### Your instructions
Produce an exact copy of the lines from the line containing "身だしなみを整えるビジネスマ" through the last line of the entries below, and only those lines.

Extracted data entries
-------
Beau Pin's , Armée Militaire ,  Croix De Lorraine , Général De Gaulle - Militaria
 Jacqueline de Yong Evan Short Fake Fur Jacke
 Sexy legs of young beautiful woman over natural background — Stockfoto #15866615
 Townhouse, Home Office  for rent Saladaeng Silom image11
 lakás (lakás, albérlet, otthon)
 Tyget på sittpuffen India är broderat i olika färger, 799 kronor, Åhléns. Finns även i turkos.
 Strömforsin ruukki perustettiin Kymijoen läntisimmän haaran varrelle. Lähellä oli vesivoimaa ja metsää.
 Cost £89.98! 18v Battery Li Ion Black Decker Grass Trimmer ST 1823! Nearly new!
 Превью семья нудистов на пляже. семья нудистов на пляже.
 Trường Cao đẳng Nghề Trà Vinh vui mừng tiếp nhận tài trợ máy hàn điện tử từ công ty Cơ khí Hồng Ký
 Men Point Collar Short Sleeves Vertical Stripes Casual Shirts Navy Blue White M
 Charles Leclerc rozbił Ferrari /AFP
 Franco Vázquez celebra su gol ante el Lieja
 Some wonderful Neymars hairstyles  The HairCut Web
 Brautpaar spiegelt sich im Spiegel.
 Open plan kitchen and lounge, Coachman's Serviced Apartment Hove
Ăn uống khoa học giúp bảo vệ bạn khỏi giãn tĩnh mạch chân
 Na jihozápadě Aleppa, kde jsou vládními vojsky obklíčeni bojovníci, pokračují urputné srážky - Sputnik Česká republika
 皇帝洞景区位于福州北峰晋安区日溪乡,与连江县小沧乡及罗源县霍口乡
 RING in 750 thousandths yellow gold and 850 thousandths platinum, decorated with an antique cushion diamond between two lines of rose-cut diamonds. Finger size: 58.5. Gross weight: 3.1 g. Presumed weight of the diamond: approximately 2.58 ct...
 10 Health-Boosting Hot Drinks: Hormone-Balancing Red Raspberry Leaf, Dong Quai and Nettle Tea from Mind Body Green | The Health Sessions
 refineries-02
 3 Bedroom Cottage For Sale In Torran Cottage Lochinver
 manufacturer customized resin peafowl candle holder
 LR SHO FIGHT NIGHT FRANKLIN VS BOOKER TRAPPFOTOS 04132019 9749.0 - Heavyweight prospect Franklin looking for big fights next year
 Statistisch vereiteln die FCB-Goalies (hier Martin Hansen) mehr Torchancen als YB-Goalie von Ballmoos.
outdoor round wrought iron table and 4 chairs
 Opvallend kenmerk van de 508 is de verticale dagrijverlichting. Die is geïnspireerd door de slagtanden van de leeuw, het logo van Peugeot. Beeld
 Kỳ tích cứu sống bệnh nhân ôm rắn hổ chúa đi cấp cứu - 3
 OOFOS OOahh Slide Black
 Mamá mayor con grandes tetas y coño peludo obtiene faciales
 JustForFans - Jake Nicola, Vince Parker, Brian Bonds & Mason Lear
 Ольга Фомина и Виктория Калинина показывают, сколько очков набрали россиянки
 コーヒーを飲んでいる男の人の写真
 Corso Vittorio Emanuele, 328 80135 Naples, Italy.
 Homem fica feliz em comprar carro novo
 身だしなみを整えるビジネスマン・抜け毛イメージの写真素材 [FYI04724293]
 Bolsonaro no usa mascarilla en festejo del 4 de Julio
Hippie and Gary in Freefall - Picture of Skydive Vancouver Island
-------
### Solution to this problem
 身だしなみを整えるビジネスマン・抜け毛イメージの写真素材 [FYI04724293]
 Bolsonaro no usa mascarilla en festejo del 4 de Julio
Hippie and Gary in Freefall - Picture of Skydive Vancouver Island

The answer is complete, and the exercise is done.